Cuando entramos y nos sentamos ya iban 10 minutos de la presentación del equipo de


bienestar. En medio de chistes flojos y charla sosa, pasaron otros 15 minutos de zalemas.
Ya estábamos aburriéndonos entre lo que quería decir y lo que decía sin querer, entonces
pasó: un fuerte olor a azufre quemado y un humo azul inundaron el recinto, mientras todos
se miraban azorados. Mamá me había dicho que cuando eso pasara me aferrara al
escapulario y rezara el credo. Palpé mi pecho y me sentí perdido, era el fin.
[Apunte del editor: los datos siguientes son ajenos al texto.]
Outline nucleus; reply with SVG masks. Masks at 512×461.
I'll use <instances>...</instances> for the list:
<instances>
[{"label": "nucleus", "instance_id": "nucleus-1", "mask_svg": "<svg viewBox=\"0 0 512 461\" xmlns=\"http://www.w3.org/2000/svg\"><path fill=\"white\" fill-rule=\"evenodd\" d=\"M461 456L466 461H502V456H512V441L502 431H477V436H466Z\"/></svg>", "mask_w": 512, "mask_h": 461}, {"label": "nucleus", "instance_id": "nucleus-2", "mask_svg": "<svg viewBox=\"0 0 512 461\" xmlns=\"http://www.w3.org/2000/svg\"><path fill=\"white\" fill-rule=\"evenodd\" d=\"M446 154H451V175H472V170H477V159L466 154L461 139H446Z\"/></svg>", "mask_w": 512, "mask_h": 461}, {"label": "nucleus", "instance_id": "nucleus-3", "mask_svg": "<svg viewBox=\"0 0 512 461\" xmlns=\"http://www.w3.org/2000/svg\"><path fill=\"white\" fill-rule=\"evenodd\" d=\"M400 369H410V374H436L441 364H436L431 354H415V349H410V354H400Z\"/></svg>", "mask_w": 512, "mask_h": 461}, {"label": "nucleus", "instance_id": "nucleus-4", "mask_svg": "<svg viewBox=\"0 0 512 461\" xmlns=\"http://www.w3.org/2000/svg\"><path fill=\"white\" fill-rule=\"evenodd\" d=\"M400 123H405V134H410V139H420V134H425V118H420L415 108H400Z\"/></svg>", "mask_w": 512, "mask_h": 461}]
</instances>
Me arrepentí de
no rezar el rosario que la vecina pone en las cadenas de oración del Whatsapp del barrio y
esperé la llegada del innombrable con los ojos cerrados. Solo el arrojo de Fabio Jiménez y
Jorge Basto me rescató entre empujones. Ya afuera, los jóvenes del escapulario le echaron
la culpa a Timochenko y los de la vieja guardia a Uribe, mientras el profesor Montilla hacía
cola por tercera vez para tomarse otro tinto, con unas empanadas tiesas que sacó
disimuladamente del bolsillo derecho de su pantalón gris de terlenka.